Tailwind CSS with CSS-IN-JS

Tailwind CSS with CSS-IN-JS

Introduction

During my early days of front-end development, I was never good at the presentation layer of things, I always find it difficult working with CSS, and it always looked boring to me no matter how many times I look at it🤫. Most front-end developers struggle with designing a simple UI for the little or personal projects they might be working on, during the learning process you wouldn't hire a designer for side projects, most of which wouldn't even make it to production 😂. You'd need the simplest of UI at least to show your work, Tailwind CSS helps in rapidly building those simple UIs and of course in building full fledged websites. Over the years many CSS frameworks have been created, CSS Bootstrap probably the most popular among them has helped developers and designers speed up their development process. Tailwind CSS has gained lots of traction, and more and more designers and developers are making use of it in their projects.

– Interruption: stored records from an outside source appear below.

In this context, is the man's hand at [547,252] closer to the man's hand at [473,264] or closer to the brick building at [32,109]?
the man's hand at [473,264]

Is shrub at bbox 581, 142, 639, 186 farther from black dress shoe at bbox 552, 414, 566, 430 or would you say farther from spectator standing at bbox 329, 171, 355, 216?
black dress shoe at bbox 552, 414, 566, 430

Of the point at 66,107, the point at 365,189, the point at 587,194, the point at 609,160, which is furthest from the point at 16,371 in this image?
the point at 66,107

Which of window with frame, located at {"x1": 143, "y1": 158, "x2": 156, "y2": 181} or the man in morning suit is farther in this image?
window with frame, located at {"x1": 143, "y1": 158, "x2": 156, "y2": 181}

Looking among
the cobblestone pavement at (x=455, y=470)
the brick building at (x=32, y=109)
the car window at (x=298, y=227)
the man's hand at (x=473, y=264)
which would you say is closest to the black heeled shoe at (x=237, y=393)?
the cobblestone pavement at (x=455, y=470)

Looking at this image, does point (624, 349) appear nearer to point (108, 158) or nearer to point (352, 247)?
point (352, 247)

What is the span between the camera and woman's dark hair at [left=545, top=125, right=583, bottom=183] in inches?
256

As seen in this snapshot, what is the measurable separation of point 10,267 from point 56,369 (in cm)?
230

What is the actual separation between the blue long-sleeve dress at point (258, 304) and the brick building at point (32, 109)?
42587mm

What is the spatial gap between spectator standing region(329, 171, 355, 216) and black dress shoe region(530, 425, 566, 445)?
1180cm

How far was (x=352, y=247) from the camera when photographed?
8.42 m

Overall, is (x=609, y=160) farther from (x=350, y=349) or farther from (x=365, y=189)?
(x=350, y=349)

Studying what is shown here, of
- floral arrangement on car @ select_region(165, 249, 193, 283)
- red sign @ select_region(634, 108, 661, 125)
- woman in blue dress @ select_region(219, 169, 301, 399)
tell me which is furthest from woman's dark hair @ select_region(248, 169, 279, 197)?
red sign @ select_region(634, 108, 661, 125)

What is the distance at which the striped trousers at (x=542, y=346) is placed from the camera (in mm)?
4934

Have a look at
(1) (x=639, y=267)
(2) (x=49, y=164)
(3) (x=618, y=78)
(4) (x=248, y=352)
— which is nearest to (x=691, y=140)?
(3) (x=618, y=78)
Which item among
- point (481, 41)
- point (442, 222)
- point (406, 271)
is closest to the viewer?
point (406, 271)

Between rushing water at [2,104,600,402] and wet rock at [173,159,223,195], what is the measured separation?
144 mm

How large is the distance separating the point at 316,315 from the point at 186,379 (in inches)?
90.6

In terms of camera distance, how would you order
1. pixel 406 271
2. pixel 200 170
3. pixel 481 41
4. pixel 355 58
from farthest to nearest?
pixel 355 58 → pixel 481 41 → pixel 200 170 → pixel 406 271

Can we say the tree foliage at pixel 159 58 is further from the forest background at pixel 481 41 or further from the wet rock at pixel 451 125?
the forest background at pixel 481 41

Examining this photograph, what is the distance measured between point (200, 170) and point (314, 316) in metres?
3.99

If you have worked with Tailwind CSS, you will quickly notice how your classes start to get so large when creating your website, due to its atomic design approach, the way one could reduce this is by creating components in Tailwind CSS or with JavaScript components, where you might require some interactivity.

There are many UI libraries based on different Javascript frameworks and libraries, most of them use CSS objects to create their styles for each component which is then passed into your chosen CSS-in-JavaScript library, but what if you could have a library that could convert Tailwind CSS classes into CSS objects and still get to use the interactivity of these components. I decided to go hunting if there's an implementation of such and I found an amazing library called Twin

One of the reasons have always been sceptical about CSS-in-Js is the performance bottlenecks when running data-intensive applications, with Twin there's zero runtime code. Popular libraries like radix-ui and headlessui have unstyled UI components, how you style your components is entirely up to you, however, these libraries have a limited set of components. You might still want a good set of UI components that will cater for all your UI needs, you just want to be able to use CSS in these popular UI libraries.

Most UI libraries like MUI, Chakra UI and Mantine (which I love most) use 'sx' props to style their components, with Twin you can use Tailwind classes to create CSS objects. At compile time Babel grabs these classes and converts them to CSS objects without the need of an extra client-side bundle, leaving no runtime code. Twin works with many modern stacks. Most UI libraries use CSS-in-Js libraries like emotion, styled-components, stitches and Goober, and Twin works well with all these libraries. The guys behind it even has some templates where you can kick and start running.

Example.

import tw from 'twin.macro'

const Input = ({ hasHover }) => (
  <input css={[tw`border`, hasHover && tw`hover:border-black`]} />
)

Now you have both flexibility of CSS-in-Js and the beauty of Tailwind CSS, you can now almost use most of the UI frameworks out there with ease and not worry too much about how to style components of these UI frameworks to fit your application designs.

Conclusion

CSS-in-JS has dramatically changed the way we author CSS, providing many benefits and improving the overall development experience. However, choosing which library to adopt is not straightforward and all choices come with many technical compromises, mostly based on how you intend to style its components, Twin will to some extent bring down these compromises and you'll be able to continue to use your preferred library.